1923-1975
Charles Brunel "Bru" Christensen was an all-star athlete at Modoc High School and won All American honors as a varsity football center at the University of California at Berkeley. He was also Pacific Coast Boxing Champion, competing in the heavyweight division. During World War II, he served as an infantry Captain in Europe, and earned a Silver Star for bravery in action. He was married in 1944 to Barbara Don of San Francisco. They had two daughters, Vicki and Jan.
Bru had a 1500-head Hereford cow-calf operation. He held permits on Taylor Grazing and Bureau of Land Management lands. These ranges were supplemented with several hundred acres of some of the best meadowland found in California, bordering the South Fork of the Pit River.

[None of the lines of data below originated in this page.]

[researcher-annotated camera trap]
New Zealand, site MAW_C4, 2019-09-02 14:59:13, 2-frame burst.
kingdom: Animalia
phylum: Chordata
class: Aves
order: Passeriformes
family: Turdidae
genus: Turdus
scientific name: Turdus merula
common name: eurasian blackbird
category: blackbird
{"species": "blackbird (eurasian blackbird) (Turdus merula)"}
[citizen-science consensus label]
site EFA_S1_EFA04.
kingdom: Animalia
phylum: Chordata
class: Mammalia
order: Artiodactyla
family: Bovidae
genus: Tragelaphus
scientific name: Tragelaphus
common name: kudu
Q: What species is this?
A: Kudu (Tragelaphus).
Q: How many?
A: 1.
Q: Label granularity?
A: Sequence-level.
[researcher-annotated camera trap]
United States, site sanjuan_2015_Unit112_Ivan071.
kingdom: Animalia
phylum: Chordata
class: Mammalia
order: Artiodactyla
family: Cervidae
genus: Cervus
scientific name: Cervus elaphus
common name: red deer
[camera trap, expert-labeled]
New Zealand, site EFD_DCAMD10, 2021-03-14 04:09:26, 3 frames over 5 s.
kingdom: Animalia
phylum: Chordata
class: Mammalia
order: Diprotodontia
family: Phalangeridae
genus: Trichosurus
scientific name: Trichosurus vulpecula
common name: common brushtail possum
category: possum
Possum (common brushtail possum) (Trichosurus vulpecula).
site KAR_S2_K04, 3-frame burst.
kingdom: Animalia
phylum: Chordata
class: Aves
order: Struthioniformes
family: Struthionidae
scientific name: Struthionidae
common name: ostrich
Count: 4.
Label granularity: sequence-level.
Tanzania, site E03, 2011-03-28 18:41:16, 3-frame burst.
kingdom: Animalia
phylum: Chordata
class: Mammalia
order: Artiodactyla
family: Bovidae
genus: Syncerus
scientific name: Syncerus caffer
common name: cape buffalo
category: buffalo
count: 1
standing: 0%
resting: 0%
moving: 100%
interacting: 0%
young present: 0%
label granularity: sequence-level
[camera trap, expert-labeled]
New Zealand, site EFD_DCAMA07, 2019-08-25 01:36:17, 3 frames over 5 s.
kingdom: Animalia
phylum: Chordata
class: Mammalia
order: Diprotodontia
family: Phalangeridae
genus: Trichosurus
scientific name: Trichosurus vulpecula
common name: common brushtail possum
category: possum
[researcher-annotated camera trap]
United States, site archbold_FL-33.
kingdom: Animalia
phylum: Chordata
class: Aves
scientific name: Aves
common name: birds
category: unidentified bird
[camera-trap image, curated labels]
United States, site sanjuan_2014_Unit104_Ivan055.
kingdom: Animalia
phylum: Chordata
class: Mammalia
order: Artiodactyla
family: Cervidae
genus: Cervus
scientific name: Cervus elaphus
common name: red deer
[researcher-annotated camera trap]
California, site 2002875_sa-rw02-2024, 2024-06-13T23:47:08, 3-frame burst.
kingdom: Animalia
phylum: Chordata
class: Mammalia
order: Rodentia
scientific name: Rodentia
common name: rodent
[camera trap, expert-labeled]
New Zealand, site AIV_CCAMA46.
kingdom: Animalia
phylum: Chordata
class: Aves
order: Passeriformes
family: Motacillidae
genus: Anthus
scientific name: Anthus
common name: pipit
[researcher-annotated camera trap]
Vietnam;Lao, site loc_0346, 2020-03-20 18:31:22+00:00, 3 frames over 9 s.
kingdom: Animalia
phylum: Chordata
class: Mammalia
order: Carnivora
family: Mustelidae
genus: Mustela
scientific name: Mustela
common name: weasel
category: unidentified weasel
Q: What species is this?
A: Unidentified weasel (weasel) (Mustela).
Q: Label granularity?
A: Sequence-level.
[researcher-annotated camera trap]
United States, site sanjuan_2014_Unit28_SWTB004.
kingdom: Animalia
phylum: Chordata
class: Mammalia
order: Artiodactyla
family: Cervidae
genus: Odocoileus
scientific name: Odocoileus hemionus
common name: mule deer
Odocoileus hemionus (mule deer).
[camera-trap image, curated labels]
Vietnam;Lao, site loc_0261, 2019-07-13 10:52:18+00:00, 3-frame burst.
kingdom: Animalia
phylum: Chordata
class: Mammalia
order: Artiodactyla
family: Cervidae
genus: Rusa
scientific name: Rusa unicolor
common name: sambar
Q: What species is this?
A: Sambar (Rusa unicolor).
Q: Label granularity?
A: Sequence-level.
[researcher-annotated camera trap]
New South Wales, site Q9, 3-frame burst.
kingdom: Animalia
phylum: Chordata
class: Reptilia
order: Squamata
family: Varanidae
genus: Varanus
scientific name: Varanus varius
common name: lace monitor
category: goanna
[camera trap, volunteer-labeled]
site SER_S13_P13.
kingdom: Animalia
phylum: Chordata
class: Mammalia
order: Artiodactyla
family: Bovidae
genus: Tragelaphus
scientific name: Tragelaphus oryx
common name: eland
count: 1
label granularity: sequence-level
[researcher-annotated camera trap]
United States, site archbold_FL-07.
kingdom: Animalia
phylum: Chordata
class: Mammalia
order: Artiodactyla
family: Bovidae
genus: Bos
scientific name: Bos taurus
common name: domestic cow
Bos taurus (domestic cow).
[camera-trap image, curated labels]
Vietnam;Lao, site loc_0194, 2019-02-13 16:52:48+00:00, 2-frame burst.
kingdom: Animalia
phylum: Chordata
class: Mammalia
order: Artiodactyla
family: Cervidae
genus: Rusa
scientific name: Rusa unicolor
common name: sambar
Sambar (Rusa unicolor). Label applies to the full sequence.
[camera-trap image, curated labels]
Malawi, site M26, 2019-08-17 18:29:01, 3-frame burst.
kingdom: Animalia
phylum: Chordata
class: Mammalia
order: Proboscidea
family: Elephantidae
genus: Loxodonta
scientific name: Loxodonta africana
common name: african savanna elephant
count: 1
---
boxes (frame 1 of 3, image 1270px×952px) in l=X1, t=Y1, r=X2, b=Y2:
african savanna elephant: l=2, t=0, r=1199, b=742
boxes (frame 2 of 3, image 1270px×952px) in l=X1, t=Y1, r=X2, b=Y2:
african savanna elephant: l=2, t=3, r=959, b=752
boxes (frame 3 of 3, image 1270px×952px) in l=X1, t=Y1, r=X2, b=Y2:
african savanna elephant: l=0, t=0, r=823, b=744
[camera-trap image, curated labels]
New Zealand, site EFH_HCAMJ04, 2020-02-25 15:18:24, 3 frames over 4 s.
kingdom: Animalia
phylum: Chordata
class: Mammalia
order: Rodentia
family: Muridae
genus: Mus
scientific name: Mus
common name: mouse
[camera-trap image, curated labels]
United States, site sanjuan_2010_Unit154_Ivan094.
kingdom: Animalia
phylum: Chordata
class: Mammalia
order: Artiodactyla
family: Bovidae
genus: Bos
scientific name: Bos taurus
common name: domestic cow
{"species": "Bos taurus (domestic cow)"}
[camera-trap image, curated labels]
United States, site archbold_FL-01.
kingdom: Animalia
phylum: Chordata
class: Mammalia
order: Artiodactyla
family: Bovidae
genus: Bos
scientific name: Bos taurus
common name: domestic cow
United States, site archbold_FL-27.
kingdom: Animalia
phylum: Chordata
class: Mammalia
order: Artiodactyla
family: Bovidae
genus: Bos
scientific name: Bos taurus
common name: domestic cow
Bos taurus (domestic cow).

His life was filled with public and private leadership including: an organizer and staunch supporter of the old Likely Rodeo; three terms as Modoc County Supervisor; president of the State Advisory Board to the Bureau of Land Management; Modoc Council of Natural Resources; vice-president of the Modoc County Cattlemen's Association; and director of the Modoc Wildlife Conservation Association, Modoc Chamber of Commerce, Western Regional Beef Council, and the California Taxpayers' Association.
As cattle representative from California for the National Advisory Council of the Bureau of Land Management in Washington, DC, he won the US Department of the Interior's Conservation Service Award. In 1959 and 1960, Bru served as president of the California Cattlemen's Association. In 1970 he was chosen "California Livestock Man of the Year".
Brunel was known far and wide as an untiring community worker, an outstanding statesman, an able and fair administrator, and a national leader of the old and colorful cattle business. He was a champion for organized agriculture.
On March 13, 1975, just a week after completing 2 1/2 years as Director of the California Department of Food and Agriculture, Bru died of a heart attack.